I can digress to a number of reviewers across the web to disseminate the information concerning the artistic merit of the film. Much has already been said about artistic vision, Rodriguez’ integrity to the source material and its creator, the high caliber of actors and their performances and all the other things that make this a great movie; I would only be restating what’s already been overstated.
But I know what people will be wondering. How can I justify enjoying the viewing of a movie such as this?
I’m not sure my agenda would ever be to justify it. I don’t know why we have to constantly go around justifying everything. Especially in a world where Christians support the NFL without justification. So I won’t justify it.
I will attempt to explain it a little.
It has to do with that Secondary Worlds concept I explored in an article a while back. Seeing Sin City crystallized a new Cinemaprophecy concept for me; it’s all about the secondary world.
Secondary worlds aren’t exclusive to the fantasy genre. I would propose that every work of fiction creates a secondary world of sorts. Morality becomes defined within the context of the story being told. The morality of Sin City is not our everyday morality, at least not our ideal morality, and thank God for that. However, it may in fact be an amplification of the way we are. When I first started thinking through the extension of the secondary world concept to all fiction, I realized that in and of itself, the secondary world premise does not guarantee a morality cogent with our own. But it must have an inner coherence in order to be successful.
The work of Cinemaprophecy becomes then the task of an anthropologist, a linguist, and a sociologist to each and every secondary world the viewer comes into contact with. It is useless to talk about the violence of Sin City as though it is directly related to the violence of the world we live in, because there is no North American city where prostitutes rule the inner city. In real life these relationships and dynamics are more complex. In film they become grossly simplified.
Some stories are very close to being the world of the reader. These, most would argue, are ‘realistic’ stories. But at best, all the fictional world can gain is verisimilitude. To replicate reality would result in a book the length of War and Peace where nothing ever really happens. Stories are always an enterprise of secondary worlds, even when they’re based on fact. Catch Me if you Can, while biographical, moves into the mystical from time to time through the onscreen relationship of Frank Abagnale Jr. and his father, since in real life Frank Sr. was dead shortly after Abagnale ran away. Or take any ‘period’ piece. Even if the replication of that time period is immaculate, it is not the world we presently live in, and as such becomes a secondary world. Fiction can never truly be about the primary world. One might be able to argue that a good deal of non-fiction is involved in the construction of an idealized secondary world that the primary aspires to. Self help books, books about faith practice, the environment, relationships, even travel books with their glossy perfect scenario presentations offer a secondary world to us.

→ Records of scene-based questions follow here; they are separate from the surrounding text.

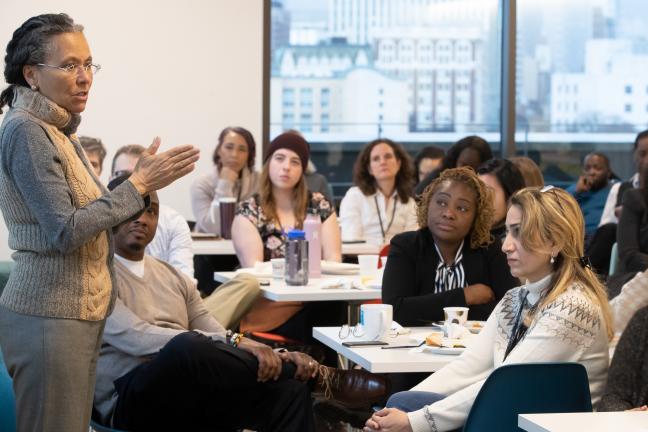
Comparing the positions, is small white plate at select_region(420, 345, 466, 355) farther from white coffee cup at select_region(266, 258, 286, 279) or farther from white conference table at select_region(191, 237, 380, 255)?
white conference table at select_region(191, 237, 380, 255)

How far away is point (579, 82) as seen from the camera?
896cm

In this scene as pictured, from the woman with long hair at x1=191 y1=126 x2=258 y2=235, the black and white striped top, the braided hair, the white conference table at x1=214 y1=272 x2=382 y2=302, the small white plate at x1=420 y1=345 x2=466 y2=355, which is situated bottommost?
the white conference table at x1=214 y1=272 x2=382 y2=302

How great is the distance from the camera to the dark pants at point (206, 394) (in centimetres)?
278

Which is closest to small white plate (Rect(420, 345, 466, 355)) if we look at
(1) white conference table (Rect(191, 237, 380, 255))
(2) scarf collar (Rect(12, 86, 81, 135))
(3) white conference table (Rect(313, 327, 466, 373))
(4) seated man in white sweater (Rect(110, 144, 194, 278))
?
(3) white conference table (Rect(313, 327, 466, 373))

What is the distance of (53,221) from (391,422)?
→ 101cm

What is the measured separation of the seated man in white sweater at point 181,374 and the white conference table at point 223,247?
2.18 meters

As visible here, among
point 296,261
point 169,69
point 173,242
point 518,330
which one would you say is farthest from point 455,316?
point 169,69

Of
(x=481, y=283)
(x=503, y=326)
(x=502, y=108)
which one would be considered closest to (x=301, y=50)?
(x=502, y=108)

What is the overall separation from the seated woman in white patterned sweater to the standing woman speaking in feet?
2.66

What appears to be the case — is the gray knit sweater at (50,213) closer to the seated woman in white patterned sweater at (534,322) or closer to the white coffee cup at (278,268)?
the seated woman in white patterned sweater at (534,322)

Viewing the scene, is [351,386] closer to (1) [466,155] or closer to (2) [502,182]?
(2) [502,182]

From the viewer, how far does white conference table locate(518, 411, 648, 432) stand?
2.05 m

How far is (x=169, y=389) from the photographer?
111 inches

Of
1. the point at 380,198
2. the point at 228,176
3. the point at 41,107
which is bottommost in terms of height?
the point at 380,198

In fiction though, these worlds are more purely distilled. The idea of story is to take us on a journey through this secondary world, not to see that world bleed into our own, although this may be an outcome of cinemaprophecy.
So in the secondary universe of Sin City, where all the priests and nearly all the police are corrupt, Marv is our Don Quixote, tilting at the windmills of his psychotic temper, Gail is King Arthur watching benevolently over her queendom of street walkers, and Hardigan is Christ, taking the blame for a crime he never committed, and sacrificing himself to insure the angelic Nancy Callahan goes free.
It may not be a secondary universe you’re interested in visiting, and as such, you have my blessing to stay out. Just don’t look down your nose at me if I borrow a quote from AC/DC and head down to Sin City.